Note XV. I have as strong objections to the service celebrated by the Franciscans on the evening of Good Friday, as to that of the Holy Fire. Like the latter, it gives rise to disputes, tumults, and serious disorders; and besides, there is in it an utter absence of decorum. Generally speaking, it has none of the impressive effect of a religious ceremony, but rather excites a feeling of the ridiculous, when it does not result in mourning for some fatal accident. How it is that the Franciscan fathers have not done away with it, or modified it, I cannot understand. To hold a service in a church to which persons of all sects are admitted, and to think that men's hearts can be reached by it, is an utter mistake. When no one is carried out of the building dead or wounded, they say with a satisfied air, "The service has passed off well;" little thinking of the exertions that are required to make it pass off well. A battalion of infantry is drawn up under arms in the square of the Sepulchre, and supplies the guards in the interior of the church; all the officers are employed to suppress any slight disturbance; the Governor betakes himself to the church to be ready in case of any serious outbreak: the French Consul is busy with preparations two days before, and on the evening of the service he and his employés are wearied out; the clergy are knocked about by the crowd; and all this passes off well.

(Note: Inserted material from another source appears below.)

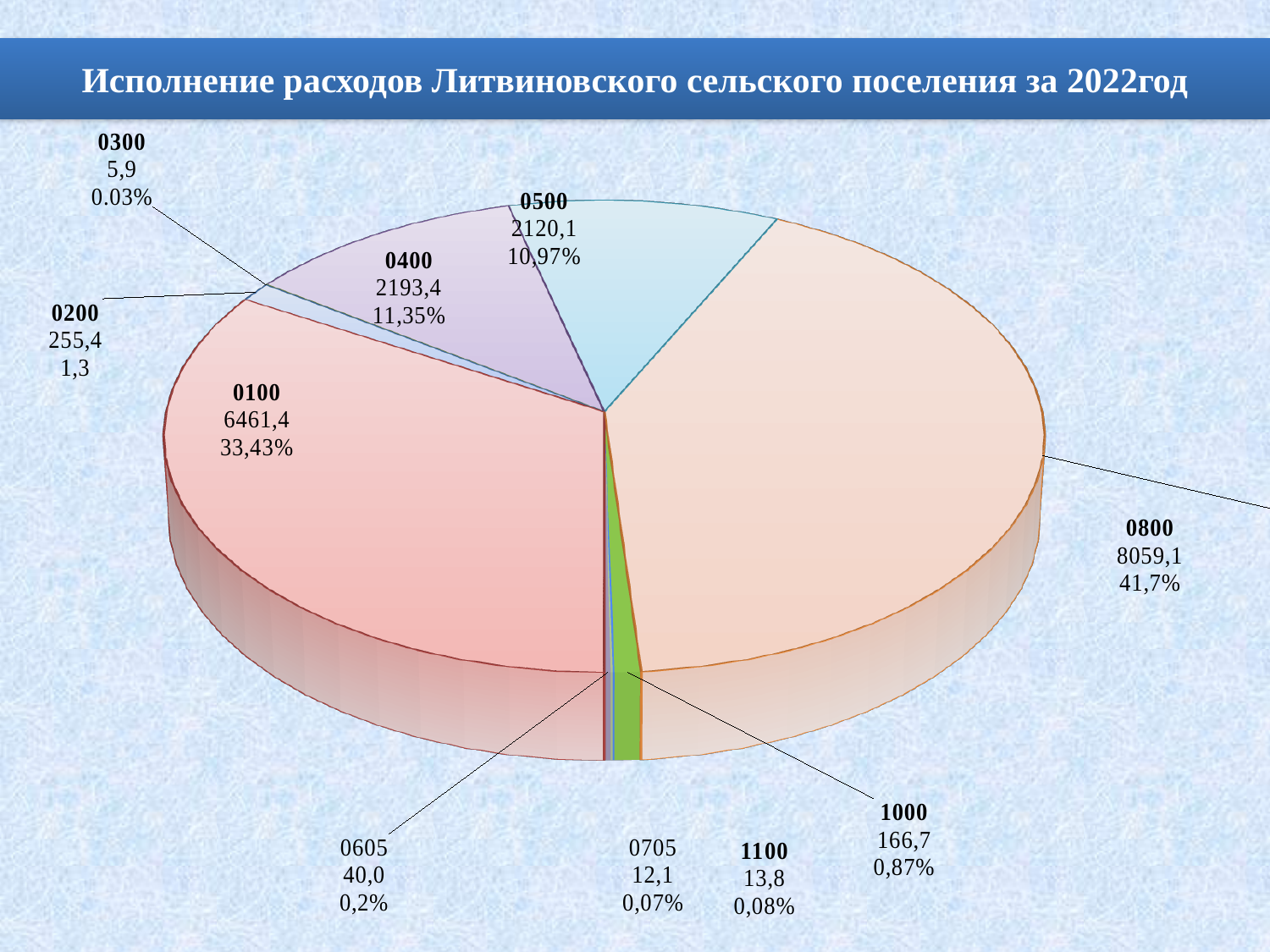
What is the value shown for category 0800? 8059,1 What percentage share is shown for category 0100? 33,43% Which category has the smallest value in the pie? 0300 Which category has the largest slice of the pie? 0800 Which is larger, the value for 0400 or the value for 0500? 0400 What is the title of the chart? Исполнение расходов Литвиновского сельского поселения за 2022год What is the value shown for category 1000? 166,7 What percentage share is shown for category 0500? 10,97% What kind of chart is shown on the slide? pie chart How many categories are shown in the pie chart? 10 What is the difference between the values for 0800 and 0100? 1597,7 What is the value shown for category 0400? 2193,4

They ought to remember the year in which human blood was shed on Mount Calvary; and how in 1861, had it not been for the energy of the French Consul, and the singular discretion and moderation of General Ducrot, of the French Corps d'Expédition in Syria, and his forty officers, the service certainly would not have passed off well.
Note XVI. The short street which connects the two churches of S. Mary the Great and S. Mary the Less was called, at the time of the Crusades, the street of Palms, because palm-branches were there sold to pilgrims. A similar traffic goes on at the present day, and on the same spot, during the feast of Palms; but palms being scarcer than formerly, olive-branches are generally substituted for them.

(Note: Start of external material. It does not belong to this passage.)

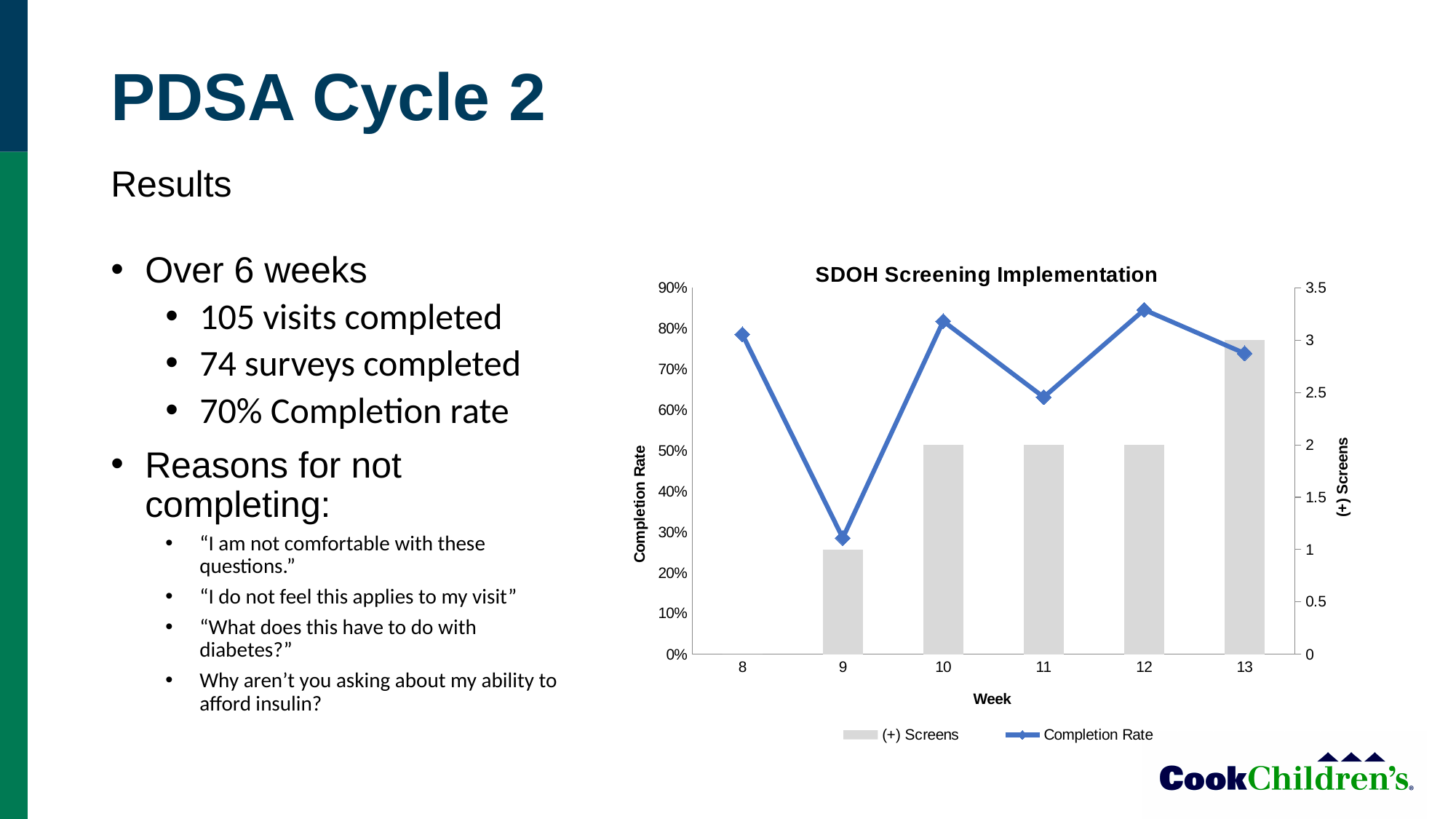
What is the title of the chart? SDOH Screening Implementation Is the Completion Rate for week 12 greater or less than 80%? greater What kind of chart is shown on the slide? Combination bar and line chart Which week has the highest number of (+) Screens? 13 What is the difference in (+) Screens between week 13 and week 9? 2 How many (+) Screens are shown for week 13? 3 Which week has the lowest Completion Rate? 9 How many series does the chart legend list? 2 Which week has a higher Completion Rate, week 10 or week 11? 10 How many weeks are plotted on the x axis of the chart? 6 Is the Completion Rate for week 9 greater or less than 40%? less How many (+) Screens are shown for week 9? 1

Note XVII. The original firman exists in the archives of the Franciscan Convent of S. Saviour at Jerusalem. Its exact date is not known, but may be placed between 1014 and 1023. See Boré, Question des Lieux Saints, 5.
Note XVIII. The direction of this street is clearly marked in a paper published by Sebastian Paoli (Cod. Diplom. I. p. 243), and reproduced by Schultz, Williams, and De Vogüé: "I, Amalric ... have given ... to the sacred Hospital at Jerusalem, and to the Church of S. Mary the Great, a certain street which was between the Hospital aforesaid and the Church of S. Mary the Great aforesaid, to which there is an entrance on the north from the Street of Palms, opposite the front of the Church of the Holy Sepulchre, and on the south between the two aforesaid houses of the hospital and of St Mary the Less, which leads also below the buildings of the Hospital to the Street of the Patriarch's Baths...." June, 1174.